■ TASK DETAILS: Give back exactly the lines that run from the beginning of the entries to the line containing "Researchers examined whether", both included, and nothing else.

■ SOURCE MATERIAL:
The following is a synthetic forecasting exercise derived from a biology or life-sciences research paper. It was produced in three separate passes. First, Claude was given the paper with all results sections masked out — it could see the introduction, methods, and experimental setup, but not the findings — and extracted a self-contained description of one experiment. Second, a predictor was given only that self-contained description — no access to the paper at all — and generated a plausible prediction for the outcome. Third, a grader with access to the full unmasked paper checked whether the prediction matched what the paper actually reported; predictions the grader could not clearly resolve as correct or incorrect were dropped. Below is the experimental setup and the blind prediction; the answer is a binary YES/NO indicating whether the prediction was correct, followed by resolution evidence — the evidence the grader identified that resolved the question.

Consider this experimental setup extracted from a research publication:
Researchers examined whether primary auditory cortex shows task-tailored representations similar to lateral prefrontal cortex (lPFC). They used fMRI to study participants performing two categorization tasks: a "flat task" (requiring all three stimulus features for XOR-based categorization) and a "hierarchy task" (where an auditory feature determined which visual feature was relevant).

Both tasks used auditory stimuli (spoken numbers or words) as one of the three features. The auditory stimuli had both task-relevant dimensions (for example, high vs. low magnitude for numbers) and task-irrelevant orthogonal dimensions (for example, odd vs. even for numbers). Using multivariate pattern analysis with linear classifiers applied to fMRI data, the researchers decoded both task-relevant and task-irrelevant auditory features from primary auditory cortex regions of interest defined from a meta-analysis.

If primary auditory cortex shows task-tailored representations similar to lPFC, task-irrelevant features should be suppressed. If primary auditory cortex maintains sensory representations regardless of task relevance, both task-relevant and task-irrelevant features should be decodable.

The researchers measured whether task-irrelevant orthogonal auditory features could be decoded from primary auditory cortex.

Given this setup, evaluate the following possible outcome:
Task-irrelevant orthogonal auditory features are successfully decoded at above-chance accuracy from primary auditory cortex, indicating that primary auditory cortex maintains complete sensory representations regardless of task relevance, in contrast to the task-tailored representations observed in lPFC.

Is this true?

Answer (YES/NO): YES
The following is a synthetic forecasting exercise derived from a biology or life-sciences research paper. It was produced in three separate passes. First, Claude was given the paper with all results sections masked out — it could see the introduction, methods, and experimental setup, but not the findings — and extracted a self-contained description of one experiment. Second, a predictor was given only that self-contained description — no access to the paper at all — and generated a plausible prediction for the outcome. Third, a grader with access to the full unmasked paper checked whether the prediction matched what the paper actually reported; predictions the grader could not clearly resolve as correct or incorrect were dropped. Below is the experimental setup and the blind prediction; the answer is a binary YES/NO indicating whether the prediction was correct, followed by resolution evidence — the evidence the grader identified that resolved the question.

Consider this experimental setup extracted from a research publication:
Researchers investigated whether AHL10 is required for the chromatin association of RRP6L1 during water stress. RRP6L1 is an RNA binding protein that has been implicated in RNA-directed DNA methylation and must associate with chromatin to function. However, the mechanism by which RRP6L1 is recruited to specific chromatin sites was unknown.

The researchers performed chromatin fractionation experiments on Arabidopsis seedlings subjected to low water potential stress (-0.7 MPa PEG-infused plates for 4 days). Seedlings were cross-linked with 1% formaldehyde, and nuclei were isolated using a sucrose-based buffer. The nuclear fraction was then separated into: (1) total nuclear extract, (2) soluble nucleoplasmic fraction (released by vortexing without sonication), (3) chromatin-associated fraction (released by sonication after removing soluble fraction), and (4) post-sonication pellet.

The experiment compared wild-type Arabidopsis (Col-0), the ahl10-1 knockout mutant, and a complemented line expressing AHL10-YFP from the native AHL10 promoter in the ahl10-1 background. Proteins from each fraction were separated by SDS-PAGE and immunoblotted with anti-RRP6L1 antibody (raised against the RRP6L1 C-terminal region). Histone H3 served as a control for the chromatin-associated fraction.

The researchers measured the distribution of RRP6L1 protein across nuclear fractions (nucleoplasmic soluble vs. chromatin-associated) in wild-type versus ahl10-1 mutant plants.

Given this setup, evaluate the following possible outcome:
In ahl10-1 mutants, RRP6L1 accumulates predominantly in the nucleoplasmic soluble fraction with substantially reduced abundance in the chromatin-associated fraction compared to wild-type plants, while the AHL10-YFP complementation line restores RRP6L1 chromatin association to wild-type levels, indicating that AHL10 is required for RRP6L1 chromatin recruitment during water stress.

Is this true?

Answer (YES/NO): YES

■ WRITTEN SOLUTION:
The following is a synthetic forecasting exercise derived from a biology or life-sciences research paper. It was produced in three separate passes. First, Claude was given the paper with all results sections masked out — it could see the introduction, methods, and experimental setup, but not the findings — and extracted a self-contained description of one experiment. Second, a predictor was given only that self-contained description — no access to the paper at all — and generated a plausible prediction for the outcome. Third, a grader with access to the full unmasked paper checked whether the prediction matched what the paper actually reported; predictions the grader could not clearly resolve as correct or incorrect were dropped. Below is the experimental setup and the blind prediction; the answer is a binary YES/NO indicating whether the prediction was correct, followed by resolution evidence — the evidence the grader identified that resolved the question.

Consider this experimental setup extracted from a research publication:
Researchers examined whether primary auditory cortex shows task-tailored representations similar to lateral prefrontal cortex (lPFC). They used fMRI to study participants performing two categorization tasks: a "flat task" (requiring all three stimulus features for XOR-based categorization) and a "hierarchy task" (where an auditory feature determined which visual feature was relevant).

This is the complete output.